Jerusalem Talmud
Sources: The Jerusalem Talmud (Yerushalmi); Rashi’s commentary on certain tractates; Penei Moshe and Korban HaEdah (major Yerushalmi commentaries, 18th century).
The Jerusalem Talmud (Talmud Yerushalmi, ~400 AD) is the earlier, shorter, and less authoritative of the two Talmuds — compiled in the Palestinian academies under deteriorating conditions of Byzantine Christian rule. Despite its name, it was not compiled in Jerusalem (which had been renamed Aelia Capitolina and was largely off-limits to Jews) but in Tiberias.

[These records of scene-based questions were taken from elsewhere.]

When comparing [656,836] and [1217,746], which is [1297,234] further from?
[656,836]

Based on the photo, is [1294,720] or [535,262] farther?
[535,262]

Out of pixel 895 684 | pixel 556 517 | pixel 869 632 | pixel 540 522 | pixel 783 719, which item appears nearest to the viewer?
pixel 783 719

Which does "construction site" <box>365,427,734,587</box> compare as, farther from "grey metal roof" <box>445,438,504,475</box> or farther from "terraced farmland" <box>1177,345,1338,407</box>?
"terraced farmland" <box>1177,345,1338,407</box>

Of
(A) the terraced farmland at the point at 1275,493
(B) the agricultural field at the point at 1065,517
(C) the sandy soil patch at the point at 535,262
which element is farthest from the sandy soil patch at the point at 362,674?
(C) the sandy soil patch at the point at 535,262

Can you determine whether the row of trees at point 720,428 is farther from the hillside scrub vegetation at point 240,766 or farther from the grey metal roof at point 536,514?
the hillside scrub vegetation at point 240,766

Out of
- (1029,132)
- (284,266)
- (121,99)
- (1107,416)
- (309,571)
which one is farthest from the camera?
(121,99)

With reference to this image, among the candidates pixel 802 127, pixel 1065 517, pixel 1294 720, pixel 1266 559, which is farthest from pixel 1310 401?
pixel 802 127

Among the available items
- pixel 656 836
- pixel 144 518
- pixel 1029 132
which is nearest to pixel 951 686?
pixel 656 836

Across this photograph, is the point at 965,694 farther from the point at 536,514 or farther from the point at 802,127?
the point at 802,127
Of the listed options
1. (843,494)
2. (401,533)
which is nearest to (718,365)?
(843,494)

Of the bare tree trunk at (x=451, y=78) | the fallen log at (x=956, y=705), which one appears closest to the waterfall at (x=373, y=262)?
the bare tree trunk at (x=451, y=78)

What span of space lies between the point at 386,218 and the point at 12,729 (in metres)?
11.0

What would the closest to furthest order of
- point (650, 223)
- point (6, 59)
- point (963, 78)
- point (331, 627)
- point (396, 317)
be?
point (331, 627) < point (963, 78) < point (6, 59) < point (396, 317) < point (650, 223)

The Yerushalmi is approximately one-third the length of the Babylonian Talmud and covers 39 of the 63 Mishnaic tractates (vs the Bavli’s 37, with different tractate selection). Its Aramaic dialect is Western Aramaic (Palestinian), and its redaction appears incomplete — many passages end abruptly or lack the polished editorial framework of the Bavli. For centuries the Yerushalmi was relatively neglected, overshadowed by the Bavli’s authority and comprehensiveness. In modern scholarship it has been rehabilitated: the Yerushalmi often preserves older traditions, different legal positions, and Palestinian customs that the Bavli modified or lost. It is the primary source for Palestinian Jewish practice, and its variants from the Bavli reveal the diversity of early rabbinic tradition. The Yerushalmi also contains the fullest rabbinic account of the Akedah’s theological interpretation and unique versions of several Mishnaic discussions.